Era il 1930 quando Raffaele Viviani, turbato da una morte bianca, scrive la poesia Fravecature. Siamo in pieno regime fascista e toccare alcuni temi che erano «contrari ai criteri educativi e morali» del fascismo poteva costare la libertà.

Sono passati ottantotto anni e niente sembra cambiato. Secondo l’Osservatorio Indipendente di Bologna, dal 1° Gennaio 2018 ad oggi sono già 149 i morti sui luoghi di lavoro in Italia.

Sono napoletani gli ultimi due che hanno perso la vita sul posto di lavoro, quel lavoro che come tante altre persone del sud hanno trovato soltanto lontano da casa e dagli affetti familiari.

Carmine Cerullo aveva 56 anni. Era un tecnico ed è morto folgorato mentre interveniva su una linea elettrica ferroviaria nel bolognese.

Nunzio Industria, operaio, ne aveva 52 di anni.

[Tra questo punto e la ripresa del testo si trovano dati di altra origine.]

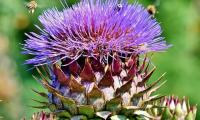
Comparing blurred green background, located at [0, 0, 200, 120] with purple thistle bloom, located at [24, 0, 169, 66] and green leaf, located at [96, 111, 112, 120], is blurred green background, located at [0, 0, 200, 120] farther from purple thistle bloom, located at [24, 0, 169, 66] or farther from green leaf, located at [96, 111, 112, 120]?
green leaf, located at [96, 111, 112, 120]

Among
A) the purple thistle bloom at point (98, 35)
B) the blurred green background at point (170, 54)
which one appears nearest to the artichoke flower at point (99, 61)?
the purple thistle bloom at point (98, 35)

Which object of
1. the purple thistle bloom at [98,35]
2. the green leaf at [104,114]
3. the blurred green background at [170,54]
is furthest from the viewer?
the blurred green background at [170,54]

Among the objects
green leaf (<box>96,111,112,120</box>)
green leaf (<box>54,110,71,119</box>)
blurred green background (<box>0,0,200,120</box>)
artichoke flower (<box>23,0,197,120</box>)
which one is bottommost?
green leaf (<box>96,111,112,120</box>)

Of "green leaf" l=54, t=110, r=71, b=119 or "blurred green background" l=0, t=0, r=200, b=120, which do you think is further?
"blurred green background" l=0, t=0, r=200, b=120

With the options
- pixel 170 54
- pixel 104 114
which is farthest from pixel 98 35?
pixel 170 54

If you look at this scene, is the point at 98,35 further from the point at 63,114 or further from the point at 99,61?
the point at 63,114

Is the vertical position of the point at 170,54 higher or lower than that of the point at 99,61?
higher

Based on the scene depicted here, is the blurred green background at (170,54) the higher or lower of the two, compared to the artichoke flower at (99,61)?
higher

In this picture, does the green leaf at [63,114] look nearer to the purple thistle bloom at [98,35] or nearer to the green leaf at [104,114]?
the green leaf at [104,114]

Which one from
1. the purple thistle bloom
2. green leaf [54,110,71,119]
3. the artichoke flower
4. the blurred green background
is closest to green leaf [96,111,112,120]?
the artichoke flower

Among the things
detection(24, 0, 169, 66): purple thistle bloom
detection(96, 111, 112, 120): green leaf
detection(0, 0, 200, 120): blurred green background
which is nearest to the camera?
detection(96, 111, 112, 120): green leaf
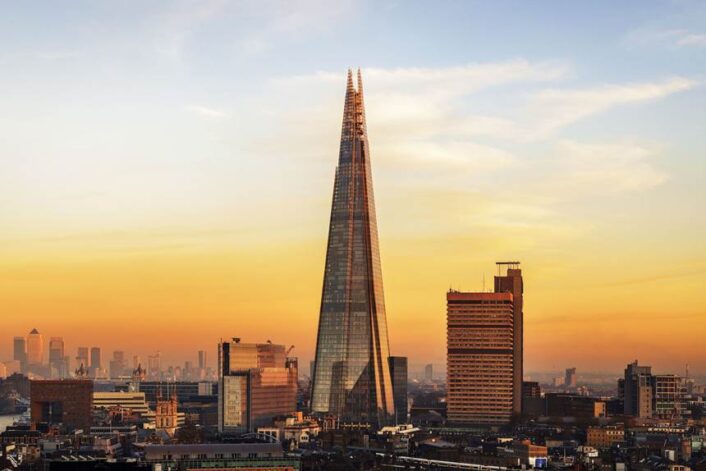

Come Ruoppolo nella poesia di Raffaele Viviani, è caduto da un’altezza di circa 4 metri mentre stava lavorando a un traliccio telefonico in provincia di Firenze.

Nel 2017 i morti sul lavoro sono stati 1029, nel 2016 1.104 e nel 2015 1286. Gli ultimi terribili episodi raccontano un dramma che sembra non avere fine e che tocca in lungo e in largo tutto il paese.

Oggi più che mai il mondo politico è impegnato a creare nuovo impiego, trascurando ancora una volta la sicurezza sul lavoro, mai tra le priorità nelle agende dei nostri politici.

Bisogna porre fine a questo dramma ancora attuale, così che il luogo di lavoro possa  “essere luogo di vita e di crescita” e non “una fabbrica di morte, di vedove e di orfani“.